Libor refuses to die, setting up a $370T benchmark battle
Astruggle that will dictate the future of financial markets is brewing. Long beleaguered Libor is fighting to preserve its status as the premier global benchmark for dollar-based assets just as questions pile up over the credibility of its presumptive heir.
It’s a clash with few equals in financial history. In one corner, the much maligned set of Londonbased rates that, even after being tainted by rigging scandals, still underpin more than $370 trillion of instruments across various currencies. In the other, a potential successor, conceived over the past four years by the Federal Reserve Bank of New York and the Fed Board of Governors, as well as a who’s who of Wall Street titans, from JPMorgan Chase & Co and Goldman Sachs Group to BlackRock.

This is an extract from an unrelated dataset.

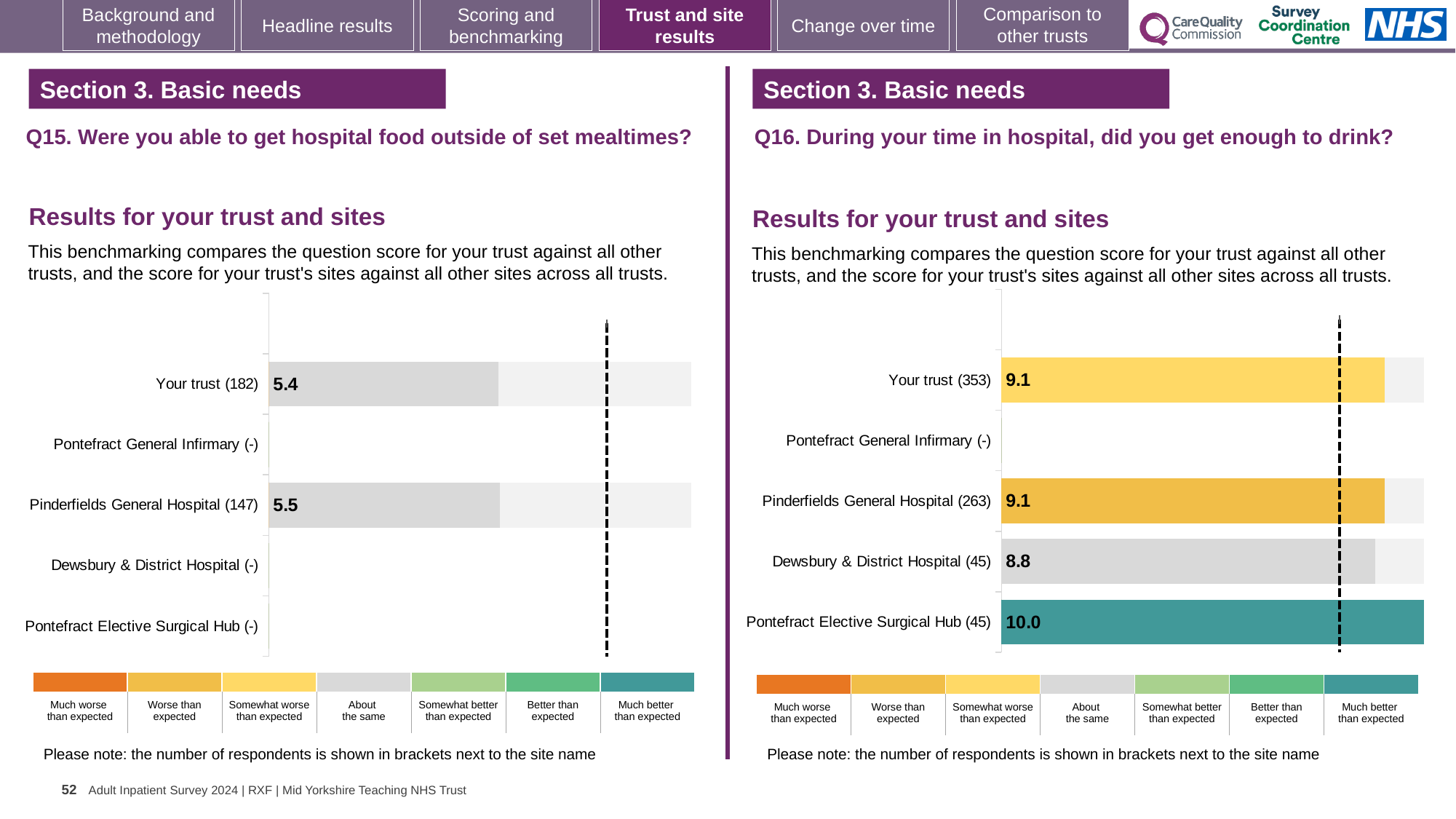
On the Q16 chart (right), what is the score for Pontefract Elective Surgical Hub (45)? 10.0 On the Q15 chart (left), what is the score for Pinderfields General Hospital (147)? 5.5 On the Q15 chart (left), what is the difference between the scores for Pinderfields General Hospital and Your trust? 0.1 On the Q16 chart (right), which site has the highest score? Pontefract Elective Surgical Hub On the Q16 chart (right), what is the difference between the scores for Pontefract Elective Surgical Hub and Dewsbury & District Hospital? 1.2 On the Q16 chart (right), what is the score for Dewsbury & District Hospital (45)? 8.8 On the Q15 chart (left), how many site or trust categories are listed on the vertical axis? 5 On the Q16 chart (right), which site with a plotted score has the lowest score? Dewsbury & District Hospital On the Q15 chart (left), what is the score for Your trust (182)? 5.4 On the Q16 chart (right), what is the score for Your trust (353)? 9.1 What type of chart is used on the Q16 chart (right)? Bar chart On the Q16 chart (right), which benchmark category does the colour of the Pontefract Elective Surgical Hub bar correspond to in the key? Much better than expected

Replacing the London interbank offered rate “would be the most profound development in financial markets” for years to come, said Ward McCarthy, chief financial economist at Jefferies. But “there are more than $300 trillion of financial assets tied to Libor, and if you’re going to transition from that to something else, that’s $300 trillion of potholes that are potentially coming.”
The timing of the ICE Benchmark Administration’s efforts to resurrect Libor could hardly come at a more critical juncture. Its most high-profile challenger, the Secured Overnight Funding Rate, or SOFR, is under mounting scrutiny after the erroneous inclusion of some transactions in settings marred its debut last month. And with futures tied to the benchmark set to start trading on Monday in Chicago, any more damage to its credibility could discourage markets from embracing the upstart reference rate before it gets off the ground.
For decades, Libor provided a reliable way to determine the cost of everything from student loans and mortgages to complex derivatives. It’s calculated from a daily survey of more than 15 large banks that estimate how much it would cost to borrow from each other without putting up collateral. But the trading behind those estimates has dried up, and coupled with the postcrisis discovery of rampant manipulation, regulators felt compelled to take action. Last year, UK officials ostensibly signalled an end to the much-maligned benchmark, saying they’ll stop compelling banks to submit quotes after 2021.
But IBA parent Intercontinental Exchange, which took over administering Libor from the British Bankers Association in 2014, isn’t willing to just let the reference rate die without a fight. After all, more than $150 trillion of financial assets are tied to the dollar-denominated version alone, and ICE makes money from licensing it out. Over the coming weeks, the company has a plan to strengthen Libor, introducing new procedures for how global banks derive and submit the quotes used to generate the benchmark. A shift to a socalled waterfall methodology will see firms begin basing submissions on eligible wholesale, unsecured funding transactions.
If no eligible transactions are available, banks may use quotes from transactions in the secondary market. If there’s still no viable data available, broker quotes and other market observations can be used in the absence of eligible transactions.
“We are hearing significant feedback from banks and their clients that they would like to see a reformed Libor continue beyond 2021, alongside alternative risk free rates,” said Claire Miller, a spokeswoman for ICE.
It may be too little, too late, however. Amid mounting concerns about the reliability and robustness of the benchmark, regulators the world over started searching for replacements. The Federal Reserve in 2014 set up the Alternative Reference Rates Committee (ARRC), bringing together representatives from the private sector, regulators and exchanges to identify an alternative to dollar-denominated Libor. The result was SOFR, a rate that’s designed to be less vulnerable to exploitation that’s is based on repurchase agreements — transactions for overnight loans collateralised by Treasuries.
Last month SOFR made its long awaited debut. It didn’t go well.
Two weeks into its publication, the New York Fed announced that it had unintentionally included certain repo transactions in the source data used to calculate the rate. The bank investigated the readings after it received feedback from market participants about higher-thanexpected transaction volumes underpinning the benchmark.
“The New York Fed was transparent on the issue when it occurred, as well as its implications on the SOFR, which were small,” said Andrew Gray, a spokesman for JPMorgan and co-chair of the ARRC Communication and Outreach Working Group.
“This openness should provide comfort to market participants and other stakeholders as we move forward.”